Des résultats préliminaires obtenus à l’aide des données du Registre du Rhône ont permis d’étudier les profils d’associations entre lésions chez des victimes d’accident de la circulation, en fonction du type d’usager : cycliste (vélo), automobiliste (voit), motard (moto) et piéton (piet).
CHUT : mieux comprendre les lésions de la peau pour proposer des aménagements dans la conception des habitacles
Comme on a pu le voir dans les travaux précédents, la qualification des conséquences d’un accident en termes de lésions est très utile. Dans ce même objectif, l’initiative ciblée « CHUT : Caractérisation des Hématomes chez les Usagers des Transports » vise à quantifier les efforts qui sont susceptibles de faire apparaître des ecchymoses ou de générer des hématomes. Elle s’appuie pour cela sur un modèle numérique de la peau. Ces travaux sont menés en vue de développer un outil de prédiction des risques lésionnels pour les blessures légères. CHUT a été portée par le Laboratoire de Biomécanique et Mécanique des Chocs du département TS2 sur la période 2016-2017. L’équipe de recherche se composait de K. Bruyère (DR), M.-C. Chevalier (IR), S. Nicolle (MCF) et M. Ottenio (MCF).

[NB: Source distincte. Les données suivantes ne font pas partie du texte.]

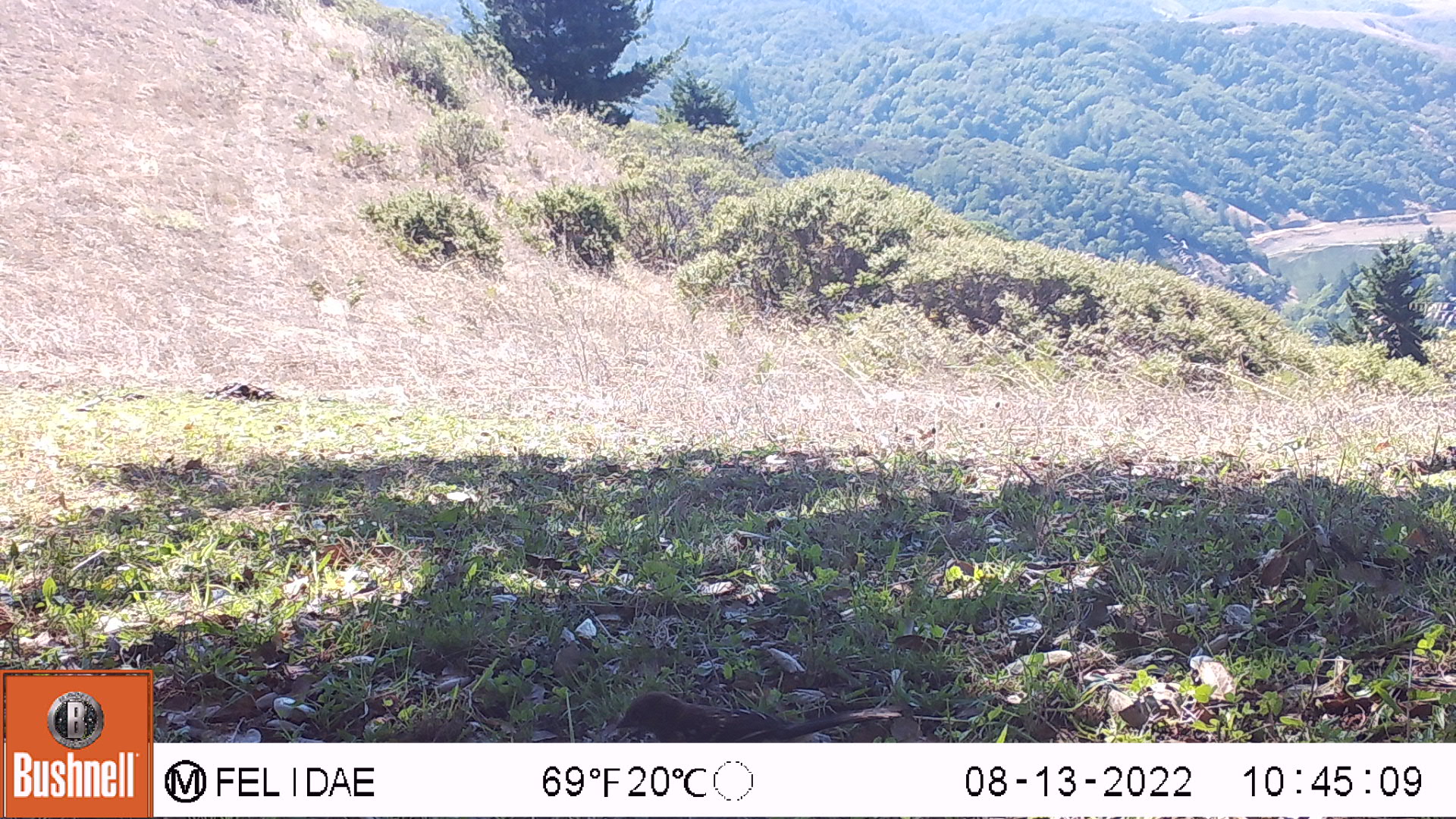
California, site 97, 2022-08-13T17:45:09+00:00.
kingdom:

Leur objectif : initier des recherches permettant, à terme, de développer un outil de prédiction de risques lésionnels pour les blessures légères, type ecchymoses. À ce jour, aucun outil fiable ne permet de prédire ce type de blessures. Or, ces lésions peuvent être fréquentes chez les usagers des modes de transports doux. Pour déterminer les critères mécaniques justes suffisants à l'apparition d'ecchymoses, un protocole expérimental de compression dynamique a été imaginé sur membre supérieur ex vivo. Une "revascularisation" de l'organe, condition sans laquelle aucune ecchymose ne pourra survenir, a alors été tentée mais n'est pas totalement maîtrisée. Une mise en pression statique est pour l'heure la solution retenue. En parallèle de cette approche expérimentale, un modèle de peau numérique multicouches (derme et hypoderme) avec capillaires a été développé pour simuler localement ce qui se passe lors d'un impact sur cette zone et ainsi déterminer les contraintes/déformations maximales engendrées sur les parois des capillaires. Une campagne de caractérisation mécanique des capillaires isolés est désormais souhaitable pour connaître leur limite à rupture.